Written instruction A = Pick out and copy every line of the entries that contains the string "green". Case counts.

Text block =
-- start --

I would use it as a supplement to my curriculum.

Perhaps as rewards time.

My Take

Ko’s Journey starts out interesting.

The game toggles between Ko and her adventure to get to the hidden valley where Ko will be reunited with her grandfather, and some real kids recreating the same journey in a video.

It’s an interesting concept that demonstrates real life experience with concepts and practices in the game play.

The game is aligned with Common Core and intended for the 6th and 7th grade levels. The game is somewhat intuitive but some aspects didn’t seem clear, like knowing how to operate the compass in the beginning.

The game allows for a teacher to add students to the game, and each added student is provided a username and password.

Students can log in from anywhere (the game is flash based and therefore cannot be used on an iPad) or anytime.

As long as the student logs in with their unique username and password the game will record each student’s progress allowing the teacher to follow the successful completion of each unit in the game, by each student.

The animated graphics were not great, but the story telling in the game about Ko and the journey was interesting.

The fact that after completing the practice unit, you were immediately brought to the modern day video, that demonstrated real life use of what was just practiced was a bit confusing, but also created relevance.

Ko’s Journey is web-based making access easy.

There appears to be a good pedagogy in place and the game maker claims it has increased student test scores by up to 50%.

While I found the game interesting, it seemed to be very slow paced.

I would be concerned that for 11-13 years old, it just simply too slow.

However, if students only spent short bursts of time on it, say 20 minutes at a time, it might work to keep their interest enough to finish the game.

It seemed a student could finish a unit in a 15 – 30 minute time frame.

A step-by-step guide is provided as a teacher resource.

Was unable to get access to the pricing structure.

-- end --

Provided data =
-- start --

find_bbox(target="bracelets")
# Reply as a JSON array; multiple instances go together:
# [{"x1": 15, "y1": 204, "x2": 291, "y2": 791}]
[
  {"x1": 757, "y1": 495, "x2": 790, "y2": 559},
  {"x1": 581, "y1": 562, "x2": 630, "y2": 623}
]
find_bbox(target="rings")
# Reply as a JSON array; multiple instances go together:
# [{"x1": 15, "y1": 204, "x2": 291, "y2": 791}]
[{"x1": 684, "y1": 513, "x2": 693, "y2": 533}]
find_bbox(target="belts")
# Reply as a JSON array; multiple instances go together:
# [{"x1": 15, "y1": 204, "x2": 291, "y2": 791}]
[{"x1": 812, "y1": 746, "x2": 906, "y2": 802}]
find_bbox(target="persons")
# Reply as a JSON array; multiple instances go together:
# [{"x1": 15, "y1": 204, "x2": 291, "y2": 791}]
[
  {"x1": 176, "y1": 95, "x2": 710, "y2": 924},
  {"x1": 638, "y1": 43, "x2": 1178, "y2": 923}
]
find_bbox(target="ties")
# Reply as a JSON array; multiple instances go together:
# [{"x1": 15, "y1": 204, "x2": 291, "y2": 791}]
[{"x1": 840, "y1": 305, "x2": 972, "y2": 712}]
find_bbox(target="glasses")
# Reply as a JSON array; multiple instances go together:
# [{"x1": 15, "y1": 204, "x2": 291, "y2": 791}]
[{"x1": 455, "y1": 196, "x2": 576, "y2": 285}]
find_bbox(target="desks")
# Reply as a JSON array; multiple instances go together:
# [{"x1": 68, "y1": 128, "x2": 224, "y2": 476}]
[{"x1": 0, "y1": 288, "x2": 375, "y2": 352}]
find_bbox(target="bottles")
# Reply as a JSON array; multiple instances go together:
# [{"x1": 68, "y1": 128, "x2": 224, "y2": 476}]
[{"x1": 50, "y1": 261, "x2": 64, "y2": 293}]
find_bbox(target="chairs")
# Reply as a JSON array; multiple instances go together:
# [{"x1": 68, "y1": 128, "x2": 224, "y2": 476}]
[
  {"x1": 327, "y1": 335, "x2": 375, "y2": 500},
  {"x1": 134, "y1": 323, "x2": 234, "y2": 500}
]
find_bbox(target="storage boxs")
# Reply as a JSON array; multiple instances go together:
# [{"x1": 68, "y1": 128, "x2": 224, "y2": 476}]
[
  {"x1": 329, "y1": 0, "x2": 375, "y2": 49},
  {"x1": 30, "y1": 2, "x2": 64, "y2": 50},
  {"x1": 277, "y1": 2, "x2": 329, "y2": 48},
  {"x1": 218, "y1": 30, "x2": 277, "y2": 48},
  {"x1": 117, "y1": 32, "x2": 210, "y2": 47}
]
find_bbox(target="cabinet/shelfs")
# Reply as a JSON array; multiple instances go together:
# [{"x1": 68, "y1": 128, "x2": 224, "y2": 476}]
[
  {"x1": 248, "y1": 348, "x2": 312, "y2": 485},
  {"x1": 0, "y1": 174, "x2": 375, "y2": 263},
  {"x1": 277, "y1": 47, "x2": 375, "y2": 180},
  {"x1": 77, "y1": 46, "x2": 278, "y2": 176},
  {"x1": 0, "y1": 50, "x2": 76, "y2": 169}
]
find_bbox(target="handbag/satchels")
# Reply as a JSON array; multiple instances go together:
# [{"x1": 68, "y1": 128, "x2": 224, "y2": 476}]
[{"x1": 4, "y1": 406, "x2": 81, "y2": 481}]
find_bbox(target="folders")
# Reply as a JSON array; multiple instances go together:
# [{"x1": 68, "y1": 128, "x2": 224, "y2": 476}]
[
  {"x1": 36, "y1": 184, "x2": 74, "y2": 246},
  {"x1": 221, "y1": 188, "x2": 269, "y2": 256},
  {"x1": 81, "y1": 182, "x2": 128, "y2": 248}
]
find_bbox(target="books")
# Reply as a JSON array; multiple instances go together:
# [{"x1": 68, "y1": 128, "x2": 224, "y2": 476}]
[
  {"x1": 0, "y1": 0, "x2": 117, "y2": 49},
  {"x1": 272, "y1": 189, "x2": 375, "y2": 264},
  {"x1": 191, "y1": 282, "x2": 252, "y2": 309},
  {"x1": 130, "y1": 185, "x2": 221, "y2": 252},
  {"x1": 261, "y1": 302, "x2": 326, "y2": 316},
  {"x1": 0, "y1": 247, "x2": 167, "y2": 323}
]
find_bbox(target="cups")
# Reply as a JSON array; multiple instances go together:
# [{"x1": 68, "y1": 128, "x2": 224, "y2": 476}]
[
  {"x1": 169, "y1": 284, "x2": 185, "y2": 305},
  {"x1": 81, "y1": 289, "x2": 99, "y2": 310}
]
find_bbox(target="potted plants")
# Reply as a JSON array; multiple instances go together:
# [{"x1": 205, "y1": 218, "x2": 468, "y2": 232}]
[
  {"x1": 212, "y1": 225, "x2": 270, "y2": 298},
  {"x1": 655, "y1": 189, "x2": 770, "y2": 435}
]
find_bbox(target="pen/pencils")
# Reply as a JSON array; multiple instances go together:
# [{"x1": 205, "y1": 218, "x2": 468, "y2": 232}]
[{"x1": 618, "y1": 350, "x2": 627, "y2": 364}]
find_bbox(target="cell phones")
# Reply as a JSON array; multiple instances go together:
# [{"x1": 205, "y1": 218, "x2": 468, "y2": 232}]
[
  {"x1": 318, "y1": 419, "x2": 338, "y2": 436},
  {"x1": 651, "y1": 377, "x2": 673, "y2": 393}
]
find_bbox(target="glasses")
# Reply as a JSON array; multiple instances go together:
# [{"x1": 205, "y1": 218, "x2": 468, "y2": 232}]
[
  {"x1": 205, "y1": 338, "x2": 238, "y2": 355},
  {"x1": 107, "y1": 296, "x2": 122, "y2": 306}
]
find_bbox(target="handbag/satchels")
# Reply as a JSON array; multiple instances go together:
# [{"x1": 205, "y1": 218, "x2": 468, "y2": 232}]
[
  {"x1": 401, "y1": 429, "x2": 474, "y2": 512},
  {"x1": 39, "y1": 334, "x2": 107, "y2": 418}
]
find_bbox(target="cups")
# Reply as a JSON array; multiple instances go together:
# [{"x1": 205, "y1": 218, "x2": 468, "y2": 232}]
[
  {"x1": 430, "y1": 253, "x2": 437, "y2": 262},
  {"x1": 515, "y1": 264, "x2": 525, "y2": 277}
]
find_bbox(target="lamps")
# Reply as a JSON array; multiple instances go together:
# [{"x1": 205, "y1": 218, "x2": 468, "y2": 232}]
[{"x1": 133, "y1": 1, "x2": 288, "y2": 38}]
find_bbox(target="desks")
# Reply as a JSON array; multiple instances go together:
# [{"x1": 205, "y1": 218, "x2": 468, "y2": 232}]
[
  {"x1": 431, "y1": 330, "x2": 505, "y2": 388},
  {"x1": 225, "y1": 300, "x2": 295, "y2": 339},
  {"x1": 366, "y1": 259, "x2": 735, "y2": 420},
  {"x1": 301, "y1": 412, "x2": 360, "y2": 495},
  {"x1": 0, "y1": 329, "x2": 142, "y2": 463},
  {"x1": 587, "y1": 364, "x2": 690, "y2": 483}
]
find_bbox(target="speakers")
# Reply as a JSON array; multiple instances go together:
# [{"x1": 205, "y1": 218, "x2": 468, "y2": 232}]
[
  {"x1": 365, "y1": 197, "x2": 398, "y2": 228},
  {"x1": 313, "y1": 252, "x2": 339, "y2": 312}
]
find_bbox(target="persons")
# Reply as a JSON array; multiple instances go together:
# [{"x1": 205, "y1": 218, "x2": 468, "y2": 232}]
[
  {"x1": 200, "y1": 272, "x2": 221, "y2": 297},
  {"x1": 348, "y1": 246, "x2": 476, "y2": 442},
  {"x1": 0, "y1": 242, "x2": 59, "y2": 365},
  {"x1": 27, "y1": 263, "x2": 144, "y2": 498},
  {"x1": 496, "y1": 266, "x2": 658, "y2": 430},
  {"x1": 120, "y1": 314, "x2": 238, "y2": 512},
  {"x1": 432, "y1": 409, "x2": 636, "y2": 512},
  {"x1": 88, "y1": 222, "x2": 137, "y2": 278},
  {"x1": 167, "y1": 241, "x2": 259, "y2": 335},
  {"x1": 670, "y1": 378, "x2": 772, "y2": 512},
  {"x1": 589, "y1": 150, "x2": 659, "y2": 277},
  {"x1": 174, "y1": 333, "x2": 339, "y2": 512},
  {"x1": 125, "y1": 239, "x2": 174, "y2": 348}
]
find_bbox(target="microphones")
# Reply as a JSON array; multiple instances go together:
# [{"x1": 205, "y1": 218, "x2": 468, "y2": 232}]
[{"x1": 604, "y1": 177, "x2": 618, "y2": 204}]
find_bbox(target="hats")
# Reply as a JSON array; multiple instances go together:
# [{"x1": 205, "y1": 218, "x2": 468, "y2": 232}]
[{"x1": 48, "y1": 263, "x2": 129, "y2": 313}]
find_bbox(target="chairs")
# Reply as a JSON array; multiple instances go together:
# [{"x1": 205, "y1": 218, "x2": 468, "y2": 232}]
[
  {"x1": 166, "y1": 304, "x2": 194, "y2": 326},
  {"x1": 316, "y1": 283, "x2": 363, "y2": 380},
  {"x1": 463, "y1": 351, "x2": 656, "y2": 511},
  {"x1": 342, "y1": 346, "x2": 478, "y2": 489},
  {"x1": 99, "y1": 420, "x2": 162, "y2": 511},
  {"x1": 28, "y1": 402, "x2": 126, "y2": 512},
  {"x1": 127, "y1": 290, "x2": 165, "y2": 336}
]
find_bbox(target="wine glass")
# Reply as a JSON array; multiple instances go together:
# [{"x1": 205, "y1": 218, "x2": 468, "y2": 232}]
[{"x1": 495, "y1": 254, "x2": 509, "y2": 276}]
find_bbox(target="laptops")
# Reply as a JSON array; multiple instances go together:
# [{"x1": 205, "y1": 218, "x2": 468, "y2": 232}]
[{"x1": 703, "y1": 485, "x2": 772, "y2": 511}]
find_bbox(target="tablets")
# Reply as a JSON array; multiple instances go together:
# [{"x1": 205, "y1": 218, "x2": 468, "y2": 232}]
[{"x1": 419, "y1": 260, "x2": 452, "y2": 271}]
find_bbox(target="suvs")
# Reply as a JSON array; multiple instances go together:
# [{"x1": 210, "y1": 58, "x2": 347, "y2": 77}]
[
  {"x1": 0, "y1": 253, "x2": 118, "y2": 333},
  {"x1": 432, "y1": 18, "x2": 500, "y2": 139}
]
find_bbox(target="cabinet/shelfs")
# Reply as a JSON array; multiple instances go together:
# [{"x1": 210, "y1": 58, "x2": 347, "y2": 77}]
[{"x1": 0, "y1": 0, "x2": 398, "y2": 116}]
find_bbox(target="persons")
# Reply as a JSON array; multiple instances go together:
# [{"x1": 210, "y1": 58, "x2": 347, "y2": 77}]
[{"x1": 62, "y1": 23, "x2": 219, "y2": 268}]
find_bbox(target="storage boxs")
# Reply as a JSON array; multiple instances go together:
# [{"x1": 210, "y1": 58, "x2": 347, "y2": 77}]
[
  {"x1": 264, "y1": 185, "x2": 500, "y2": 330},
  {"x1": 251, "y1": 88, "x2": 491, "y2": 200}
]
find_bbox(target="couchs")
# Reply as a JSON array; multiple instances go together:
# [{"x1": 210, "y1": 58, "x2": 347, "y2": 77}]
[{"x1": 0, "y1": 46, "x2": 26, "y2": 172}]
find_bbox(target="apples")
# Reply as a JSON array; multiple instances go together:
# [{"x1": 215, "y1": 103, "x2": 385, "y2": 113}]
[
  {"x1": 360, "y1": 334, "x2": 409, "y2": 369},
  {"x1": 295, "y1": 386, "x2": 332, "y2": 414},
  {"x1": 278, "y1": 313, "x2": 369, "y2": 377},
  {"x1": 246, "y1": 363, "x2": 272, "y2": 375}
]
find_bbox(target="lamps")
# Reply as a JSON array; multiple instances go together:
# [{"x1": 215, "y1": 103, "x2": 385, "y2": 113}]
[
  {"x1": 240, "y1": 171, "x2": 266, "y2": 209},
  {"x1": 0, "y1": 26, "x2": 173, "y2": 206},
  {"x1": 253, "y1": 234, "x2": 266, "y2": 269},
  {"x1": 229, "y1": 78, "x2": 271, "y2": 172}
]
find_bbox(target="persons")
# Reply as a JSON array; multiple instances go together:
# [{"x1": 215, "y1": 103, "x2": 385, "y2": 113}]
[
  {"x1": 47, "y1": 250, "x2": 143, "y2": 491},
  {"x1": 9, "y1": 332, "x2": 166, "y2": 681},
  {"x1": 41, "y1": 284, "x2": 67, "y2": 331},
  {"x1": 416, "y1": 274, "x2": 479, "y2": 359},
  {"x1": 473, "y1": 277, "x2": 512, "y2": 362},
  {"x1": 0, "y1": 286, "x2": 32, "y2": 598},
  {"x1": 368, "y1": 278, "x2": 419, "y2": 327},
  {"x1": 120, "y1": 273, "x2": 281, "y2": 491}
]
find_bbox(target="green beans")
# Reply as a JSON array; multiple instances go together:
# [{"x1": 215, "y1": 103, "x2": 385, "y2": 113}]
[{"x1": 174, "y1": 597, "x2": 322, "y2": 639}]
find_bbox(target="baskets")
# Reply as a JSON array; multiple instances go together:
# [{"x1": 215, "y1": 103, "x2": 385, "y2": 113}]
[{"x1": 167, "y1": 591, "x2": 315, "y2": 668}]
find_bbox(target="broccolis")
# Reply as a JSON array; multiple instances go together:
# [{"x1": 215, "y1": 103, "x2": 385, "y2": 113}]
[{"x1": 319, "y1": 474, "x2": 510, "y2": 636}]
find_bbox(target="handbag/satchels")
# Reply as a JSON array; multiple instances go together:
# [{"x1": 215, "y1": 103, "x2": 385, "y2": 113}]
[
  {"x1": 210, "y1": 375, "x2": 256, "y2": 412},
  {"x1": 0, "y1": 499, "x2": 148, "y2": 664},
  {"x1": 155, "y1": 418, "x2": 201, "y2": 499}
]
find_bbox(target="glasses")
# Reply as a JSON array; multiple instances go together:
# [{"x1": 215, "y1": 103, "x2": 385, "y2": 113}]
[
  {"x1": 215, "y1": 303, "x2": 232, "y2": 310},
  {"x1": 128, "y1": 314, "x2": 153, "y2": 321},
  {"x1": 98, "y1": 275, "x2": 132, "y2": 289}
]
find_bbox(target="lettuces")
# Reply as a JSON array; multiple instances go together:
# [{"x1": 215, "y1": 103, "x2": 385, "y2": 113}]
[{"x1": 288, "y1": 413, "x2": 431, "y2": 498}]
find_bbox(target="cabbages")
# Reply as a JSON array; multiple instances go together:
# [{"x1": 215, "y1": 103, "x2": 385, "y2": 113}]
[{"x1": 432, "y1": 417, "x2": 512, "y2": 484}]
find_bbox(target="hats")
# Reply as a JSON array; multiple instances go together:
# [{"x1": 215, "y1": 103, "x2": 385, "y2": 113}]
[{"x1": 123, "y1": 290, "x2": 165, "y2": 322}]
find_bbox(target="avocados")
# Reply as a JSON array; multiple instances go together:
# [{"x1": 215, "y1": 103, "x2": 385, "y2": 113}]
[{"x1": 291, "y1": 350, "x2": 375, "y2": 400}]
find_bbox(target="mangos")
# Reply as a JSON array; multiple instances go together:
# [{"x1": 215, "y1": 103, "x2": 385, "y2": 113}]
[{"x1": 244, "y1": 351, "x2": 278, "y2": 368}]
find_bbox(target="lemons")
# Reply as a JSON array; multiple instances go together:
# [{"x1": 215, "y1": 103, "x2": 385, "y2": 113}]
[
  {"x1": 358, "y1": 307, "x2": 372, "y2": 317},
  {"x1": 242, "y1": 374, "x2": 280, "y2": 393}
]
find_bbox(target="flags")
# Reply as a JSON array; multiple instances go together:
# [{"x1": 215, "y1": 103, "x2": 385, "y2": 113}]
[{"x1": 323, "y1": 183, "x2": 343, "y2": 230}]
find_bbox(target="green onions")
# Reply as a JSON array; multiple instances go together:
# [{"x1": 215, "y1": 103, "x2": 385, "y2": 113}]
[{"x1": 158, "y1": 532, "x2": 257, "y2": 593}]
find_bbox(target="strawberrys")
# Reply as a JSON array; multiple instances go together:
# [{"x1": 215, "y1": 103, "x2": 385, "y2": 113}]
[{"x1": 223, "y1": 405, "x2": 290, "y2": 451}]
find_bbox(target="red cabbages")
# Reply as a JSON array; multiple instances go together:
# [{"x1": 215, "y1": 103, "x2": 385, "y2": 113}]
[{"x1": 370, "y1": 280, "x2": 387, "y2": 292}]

-- end --

Written instruction B = Switch every occurrence of "interesting" to "engaging" in the part of the Ko’s Journey review that opens with the words containing "The animated graphics" and closes with "very slow paced.", and give that part again.

Task answer A =
find_bbox(target="green beans")
find_bbox(target="green onions")

Task answer B =
The animated graphics were not great, but the story telling in the game about Ko and the journey was engaging.

The fact that after completing the practice unit, you were immediately brought to the modern day video, that demonstrated real life use of what was just practiced was a bit confusing, but also created relevance.

Ko’s Journey is web-based making access easy.

There appears to be a good pedagogy in place and the game maker claims it has increased student test scores by up to 50%.

While I found the game engaging, it seemed to be very slow paced.